## Stated exercise 1
Reproduce the passage of the Ketcham biography starting at "Winthrop Welles Ketcham" and ending at "District of Pennsylvania.".
## Stated exercise 2
Name every person other than Ketcham who is mentioned in the Ketcham biography.
— Begin Article —
Winthrop Welles Ketcham (sometimes spelled Ketchum, June 29, 1820 – December 6, 1879) was a United States representative from Pennsylvania and a United States district judge of the United States District Court for the Western District of Pennsylvania.

Education and career

Born on June 29, 1820, in Wilkes-Barre, Pennsylvania, Ketcham pursued classical studies. He was an instructor at Wyoming Seminary in Kingston, Pennsylvania from 1844 to 1847, and at Girard College in Philadelphia, Pennsylvania in 1848 and 1849. He read law in the offices of Lazarus Denison Shoemaker and Charles Denison and was admitted to the bar January 8, 1850. He entered private practice in Wilkes-Barre from 1850 to 1855. Ketcham became a Republican when that party was first organized in 1854, having been a Whig prior to that time. He was prothonotary for Luzerne County, Pennsylvania from 1855 to 1858. He was a member of the Pennsylvania House of Representatives in 1858. He was a member of the Pennsylvania State Senate for the 10th district from 1859 to 1861. He was a delegate to the 1860 and 1864 Republican National Conventions. He resumed private practice in Wilkes-Barre from 1861 to 1863. He was an unsuccessful candidate for election in 1864 to the 39th United States Congress. He was solicitor for the Court of Claims from 1864 to 1866. He again resumed private practice in Wilkes-Barre from 1867 to 1873. In 1868, he was a presidential elector from Pennsylvania, and cast his vote for Ulysses S. Grant. In 1866, 1869, and 1872, he received votes in the Republican state conventions for the office of Governor of Pennsylvania.
— End Article —
— Begin Extracted information —
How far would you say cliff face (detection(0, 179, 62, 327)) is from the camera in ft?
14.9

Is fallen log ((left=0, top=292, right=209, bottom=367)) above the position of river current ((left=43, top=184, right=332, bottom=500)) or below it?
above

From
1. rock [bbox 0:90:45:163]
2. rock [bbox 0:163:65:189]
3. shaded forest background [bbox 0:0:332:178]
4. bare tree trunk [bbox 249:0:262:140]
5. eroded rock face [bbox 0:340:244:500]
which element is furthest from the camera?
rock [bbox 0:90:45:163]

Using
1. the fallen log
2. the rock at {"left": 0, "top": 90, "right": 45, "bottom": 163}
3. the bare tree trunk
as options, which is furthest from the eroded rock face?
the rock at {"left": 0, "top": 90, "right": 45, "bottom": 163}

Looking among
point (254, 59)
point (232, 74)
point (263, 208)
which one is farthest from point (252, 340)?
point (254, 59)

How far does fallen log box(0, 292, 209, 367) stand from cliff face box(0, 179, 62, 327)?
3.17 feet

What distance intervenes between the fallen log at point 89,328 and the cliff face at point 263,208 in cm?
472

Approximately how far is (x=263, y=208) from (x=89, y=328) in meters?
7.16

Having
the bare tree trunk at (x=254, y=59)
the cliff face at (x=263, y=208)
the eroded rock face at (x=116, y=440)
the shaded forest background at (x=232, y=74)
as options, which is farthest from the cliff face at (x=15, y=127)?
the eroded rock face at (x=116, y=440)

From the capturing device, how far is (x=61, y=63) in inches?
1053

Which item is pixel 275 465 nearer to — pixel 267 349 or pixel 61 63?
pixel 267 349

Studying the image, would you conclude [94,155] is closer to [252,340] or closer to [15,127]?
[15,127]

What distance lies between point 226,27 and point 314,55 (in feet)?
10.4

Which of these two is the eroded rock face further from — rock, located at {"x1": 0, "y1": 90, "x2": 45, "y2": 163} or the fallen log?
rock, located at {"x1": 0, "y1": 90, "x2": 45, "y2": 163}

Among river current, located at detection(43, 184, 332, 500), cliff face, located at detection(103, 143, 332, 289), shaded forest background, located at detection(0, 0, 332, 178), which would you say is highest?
— End Extracted information —
## Correct output 1
Winthrop Welles Ketcham (sometimes spelled Ketchum, June 29, 1820 – December 6, 1879) was a United States representative from Pennsylvania and a United States district judge of the United States District Court for the Western District of Pennsylvania.

## Correct output 2
Lazarus Denison Shoemaker, Charles Denison, Ulysses S. Grant